Наконец, выявление взаимосвязи концепции Шпенглера и модернистской литературы дает возможность нового прочтения культовых произведений 1920-1930-х гг., а именно с той точки зрения, как, создавая художественно-эстетический образ фаустовской культуры, литература приближала метафизику Шпенглера к эмпирической реальности; как литература в своих сюжетах и темах, интуитивно или сознательно, осмысливала проблемы фаустовской культуры и ее «закатные» тенденции и, отталкиваясь от фаустовской культуры, воспринятой ею как культура «закатная», предвосхищала и моделировала новые пути развития культурного сознания и искусства, утверждала новые этико-эстетические приоритеты, вскрывала изнанку деяний человеческого научного и цивилизаторского гения.
В замысле нашей работы представляется важным рассмотреть вопрос о том, как «чувствовала» себя литература в культурно-эстетическом контексте фаустовской культуры? Можно ли говорить о том, что ее (литературы) развитие шло параллельно развитию фаустовской культуры? Или это был единый путь развития, и литература, подчиняясь влиянию, шла по ее следам? Или, наоборот, процессы, происходившие в литературе, способствовали ее существованию и развитию «вопреки» фаустианским процессам? Наконец, можно ли рассматривать взаимоотношения литературы модернизма и фаустовской культуры как один из интереснейших диалогов XX века, давший плодотворные результаты?

◆ ЗАПИСИ ДЛЯ ОБРАБОТКИ:
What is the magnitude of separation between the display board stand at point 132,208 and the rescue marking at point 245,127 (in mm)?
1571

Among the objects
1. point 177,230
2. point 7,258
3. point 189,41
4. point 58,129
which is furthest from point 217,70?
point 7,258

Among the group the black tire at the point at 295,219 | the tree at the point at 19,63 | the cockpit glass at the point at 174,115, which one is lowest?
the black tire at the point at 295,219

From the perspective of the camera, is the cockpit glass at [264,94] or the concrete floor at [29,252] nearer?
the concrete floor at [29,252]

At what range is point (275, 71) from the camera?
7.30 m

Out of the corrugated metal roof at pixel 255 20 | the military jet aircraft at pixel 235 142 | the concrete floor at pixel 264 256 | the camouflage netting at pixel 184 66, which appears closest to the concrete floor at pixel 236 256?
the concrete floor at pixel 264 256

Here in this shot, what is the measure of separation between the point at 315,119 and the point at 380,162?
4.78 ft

* * *

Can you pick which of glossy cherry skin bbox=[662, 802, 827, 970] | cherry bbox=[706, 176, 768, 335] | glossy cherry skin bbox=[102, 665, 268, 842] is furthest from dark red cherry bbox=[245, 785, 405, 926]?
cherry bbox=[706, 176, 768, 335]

◆ ЗАДАНИЯ ДЛЯ ВЫПОЛНЕНИЯ:
[1] Повторите слово в слово весь текст о литературе модернизма и фаустовской культуре.
[2] В каких строках записей встречается слово «black»? Выберите и перепишите каждую такую строку целиком.

◆ ОТВЕТЫ ПО ПОРЯДКУ:
[1]
Наконец, выявление взаимосвязи концепции Шпенглера и модернистской литературы дает возможность нового прочтения культовых произведений 1920-1930-х гг., а именно с той точки зрения, как, создавая художественно-эстетический образ фаустовской культуры, литература приближала метафизику Шпенглера к эмпирической реальности; как литература в своих сюжетах и темах, интуитивно или сознательно, осмысливала проблемы фаустовской культуры и ее «закатные» тенденции и, отталкиваясь от фаустовской культуры, воспринятой ею как культура «закатная», предвосхищала и моделировала новые пути развития культурного сознания и искусства, утверждала новые этико-эстетические приоритеты, вскрывала изнанку деяний человеческого научного и цивилизаторского гения.
В замысле нашей работы представляется важным рассмотреть вопрос о том, как «чувствовала» себя литература в культурно-эстетическом контексте фаустовской культуры? Можно ли говорить о том, что ее (литературы) развитие шло параллельно развитию фаустовской культуры? Или это был единый путь развития, и литература, подчиняясь влиянию, шла по ее следам? Или, наоборот, процессы, происходившие в литературе, способствовали ее существованию и развитию «вопреки» фаустианским процессам? Наконец, можно ли рассматривать взаимоотношения литературы модернизма и фаустовской культуры как один из интереснейших диалогов XX века, давший плодотворные результаты?

[2]
Among the group the black tire at the point at 295,219 | the tree at the point at 19,63 | the cockpit glass at the point at 174,115, which one is lowest?
the black tire at the point at 295,219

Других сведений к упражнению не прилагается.